Johnny Orr

Personal information
- Born: June 4, 1918 Chicago, Illinois, U.S.
- Died: July 12, 1982 (aged 64) Tucson, Arizona, U.S.
- Listed height: 6 ft 0 in (1.83 m)
- Listed weight: 185 lb (84 kg)

Career information
- High school: St. Rita (Chicago, Illinois)
- College: Benedictine (1937–1938)
- Playing career: 1942–1946
- Position: Guard

Career history
- 1942–1943: Chicago Studebaker Flyers
- 1943–1944: Sheboygan Red Skins
- 1944–1946: Chicago American Gears

= Johnny Orr (basketball, born 1918) =

American basketball player

John Edward Orr (June 4, 1918 – July 12, 1982) was an American professional basketball and semi-professional baseball player during the 1940s. He played in the National Basketball League for four seasons as well as in the New York Yankees' baseball farm leagues for four seasons.
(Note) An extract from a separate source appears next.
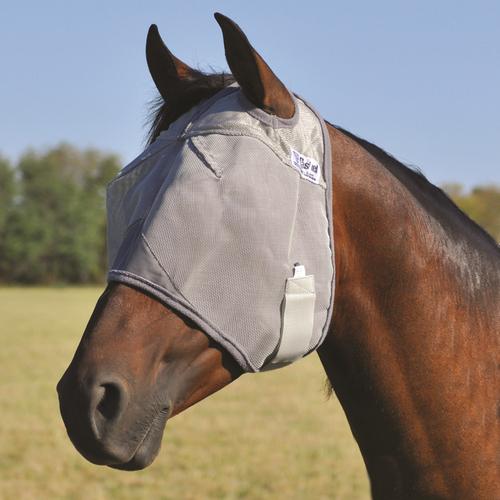 Cashel Crusader Fly Mask - Standard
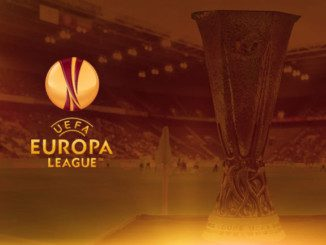 uefa-europa-league-trophy_3342485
A native of Chicago, Illinois, Orr was a multi-sport star at St. Rita of Cascia High School. After playing one season of college basketball, Orr signed a contract to play baseball in the Yankees' farm system, this ending his collegiate eligibility. He was a pitcher. Orr played baseball for the Norfolk Elks (1938), Akron Yankees and Norfolk Tars (1939), Joplin Miners, Akron Yankees, and Norfolk Tars (1940), and the Akron Yankees and Columbus Red Birds (1941).
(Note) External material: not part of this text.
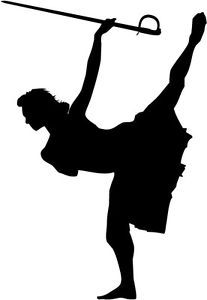 Free Color Guard Girl Silhouette, Download Free Clip Art.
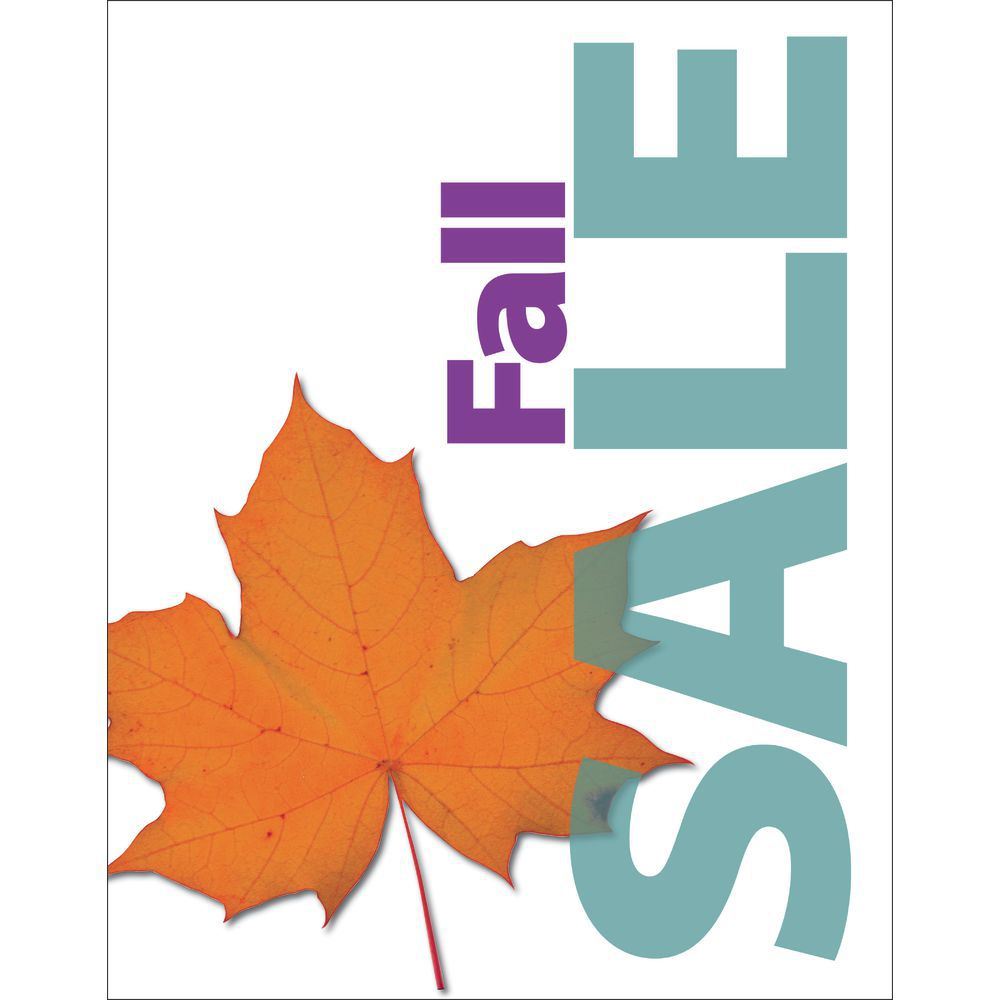 fall sale signs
In the National Basketball League, Orr competed as a guard for the Chicago Studebaker Flyers (1942–43), Sheboygan Red Skins (1943–44), and Chicago American Gears (1944–46). In his lone season with the Red Skins, the team lost the NBL championship to the Fort Wayne Zollner Pistons and finished second in the league.